Paragraph 85 of Killick reads as follows: “However, in considering appropriateness, the Tribunal will be bound to take into consideration and give weight to the views of the Commissioner as an expert regulator. The GRC is a specialist tribunal and may deploy (as in Platts) its non-legal members appointed to the Tribunal for their expertise. It is nevertheless our view that, in the sphere of complaints, the Commissioner has the institutional competence and is in the best position to decide what investigations she should undertake into any particular issue, and how she should conduct those investigations. As Mr Milford emphasised, her decisions about these matters will be informed not only by the nature of the complaint itself but also by a range of other factors such as her own regulatory priorities, other investigations in the same subject area and her judgment on how to deploy her limited resources most effectively.

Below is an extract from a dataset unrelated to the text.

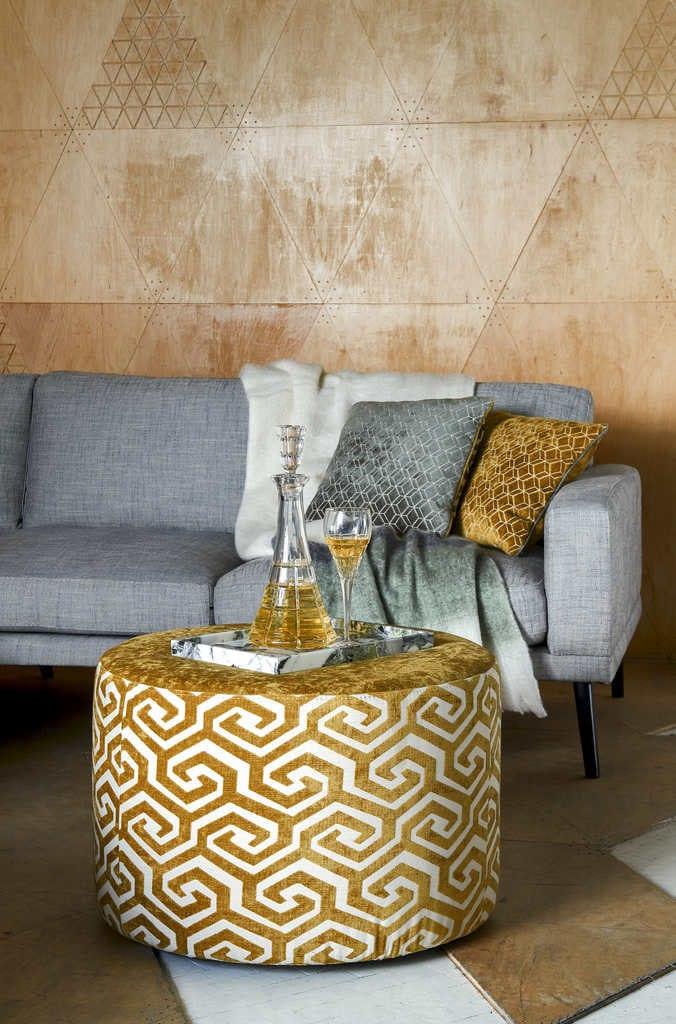 Kolekcja Geometric Pastels od Miloo Home - szara sofa w salonie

Any decision of a Tribunal which fails to recognise the wider regulatory context of a complaint and to demonstrate respect for the special position of the Commissioner may be susceptible to appeal in this Chamber.” 

Discussion and conclusions

25.

The IC provided the Applicant with a response to the Second Complaint on 13 December 2024 followed by a further letter on 30 January 2025 in response to the Applicant’s request for the Second Complaint to be reconsidered.

26.

I am satisfied that when taken together these responses both provided an outcome to the complaint and demonstrated that the IC had given consideration to whether there were other appropriate steps which could be taken to progress the Applicant’s complaint. It appears to me therefore that there were no further appropriate steps which the IC ought reasonably to have taken to progress the complaint.  In making this decision I have given significant weight to the view of the IC as the expert regulator that there were no further appropriate steps he should have taken.

27.

The Tribunal’s power to order progression of a complaint under section 166 is limited to ordering the Respondent to take appropriate steps to respond to a complaint, or to inform the complainant of progress or an outcome within a specified period. The Tribunal has no power, as sought by the Applicant, to order the IC to “review prior cases, relevant to the situation of this appeal, which were decided on the basis of any false information provided to the ICO by any organisation under investigation by the ICO.”

28.

The Applicant’s remaining points, including taking issue with the IC’s refusal to provide information in response to the SAR, are concerned with the substance of its response to the Second Complaint. The Tribunal does not have power under section 166 to consider the merits or substantive outcome of a complaint. Section 166 is limited to narrow procedural issues and there is no further procedural failing in respect of which the Tribunal can make a decision.   

29.

I also find that the IC is correct that the Tribunal has no jurisdiction to deal with the IC’s handling of a SAR in relation to a situation where the IC is the data controller concerned.

30.

I therefore find an outcome was provided to the Applicant’s complaint which means that the Tribunal has no jurisdiction to reopen the complaint or to order that it be reinvestigated or investigated in a particular way. I am also satisfied that there is no reasonable prospect of the case, or any part of it, succeeding because the outcome sought by the Applicant is not something which is within the Tribunal’s power to grant. 

31.

The proceedings are therefore struck out under Rule 8(2)(a) because the Tribunal does not have jurisdiction to deal with them and under Rule 8(3)(a) because there is no reasonable prospect of them succeeding.